A todos cuantos pretenden que no hay nada que iguale a la alegría de ver cada día en su lugar las cosas hermosas que Dios ha creado, les replicaré con el caso de un joven monje que habría dado sin pena todo cuanto los ojos pueden ver y todo cuanto la mano puede tocar, a cambio de tener la felicidad de contemplar, aunque sólo fuera un instante, a Aquella de la que se dice, con toda justicia, que es la gema, la flor de oro, la gloria de la tierra y de los cielos, Nuestra Señora la Virgen María.
Un día en que arrodillado ante su imagen bendita le decía, como en otras muchas ocasiones, que no había nada que deseara tanto como verla, no bajo la forma imperfecta de una estatua de piedra o de madera, sino tal y como era de verdad, la imagen le contestó:
—Hijo mío, no anuncio la hora de su muerte a nadie, pues tus días no me pertenecen a mí, sino a mi hijo. Pero si tanto deseas verme, te diré que no hay nadie en el mundo que haya obtenido este favor y no haya perdido la vista inmediatamente después.
—¡Ah! —exclamó el monje en el colmo de la felicidad— ¡quién no consentiría en perder la luz de sus ojos a cambio de semejante regalo!
Pero, igual que el que se cree perdido en el fondo del firmamento sigue unido a las cosas de la tierra por un hilo por muy delgado que éste sea, al mismo tiempo que pronunciaba estas palabras rápidamente nuestro monje, que no estaba tan desprendido del mundo como creía, cubrió con la mano uno de sus ojos y miró con el otro.

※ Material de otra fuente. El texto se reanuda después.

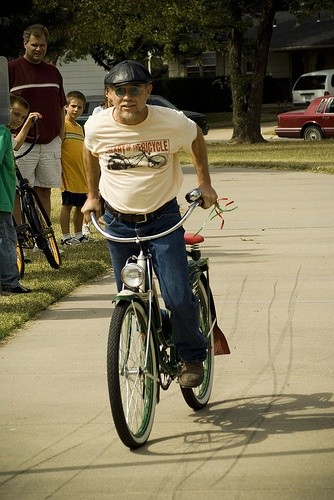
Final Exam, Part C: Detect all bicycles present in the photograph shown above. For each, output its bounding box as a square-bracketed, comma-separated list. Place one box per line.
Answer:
[88, 190, 231, 449]
[11, 115, 61, 278]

Lo que vio con este ojo no tengo palabras para describirlo. La Reina del Cielo se le apareció con su túnica del color de las noches hermosas, sembrada de planetas y de estrellas, en medio de su Corte celestial y de sus ángeles músicos. Pero la visión no duró más que un relámpago, dejando al joven monje deslumbrado y más triste que antes, pues el haber visto a Nuestra Señora le daba más sed de Ella aún. Afortunadamente, le quedaba el ojo que se había tapado con la mano.
—¡Reina de la Belleza, —exclamó— que pierda el segundo de mis ojos, pero que pueda veros una vez más!

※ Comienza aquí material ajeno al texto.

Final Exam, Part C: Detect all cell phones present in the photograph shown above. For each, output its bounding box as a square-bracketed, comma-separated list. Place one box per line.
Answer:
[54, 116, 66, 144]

—Mírame pues una vez más si mi vista te resulta tan grata —dijo la imagen.
Y lo que vio con aquel ojo, fue una mujer pobre semejante a las que pueden verse por los caminos, que llevaba en su rostro tanto dolor y piedad que tampoco hay palabras para describirlo. La visión desapareció dejando esta vez al monje ciego, en la más absoluta oscuridad.

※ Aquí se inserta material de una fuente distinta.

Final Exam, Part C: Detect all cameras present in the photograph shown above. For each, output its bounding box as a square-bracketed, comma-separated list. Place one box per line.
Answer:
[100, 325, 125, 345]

—¡Reina de la Misericordia —dijo éste entonces— perdonad que os haya engañado colocando la mano sobre el ojo, pero así he podido veros más bella aún, si eso es posible, en vuestra humildad que en vuestro esplendor!
Entonces la imagen le contestó:
—Te perdono, mi dulce amigo, por tu engaño inocente. Y por haberme amado tanto, te devuelvo lo que te había quitado.
Y el monje recuperó la vista, y volvió a ver todas las cosas en su lugar, como estaban antes. Pero ¿para qué quería los ojos tras haber visto a Nuestra Señora?... Después de recibir la comunión, no quiso volver a comer ni a beber. Permaneció tres días enteros con los ojos cerrados, y sin moverse. Y no se supo que había muerto hasta que sus ojos se abrieron, cuando ya no podía ver nada más.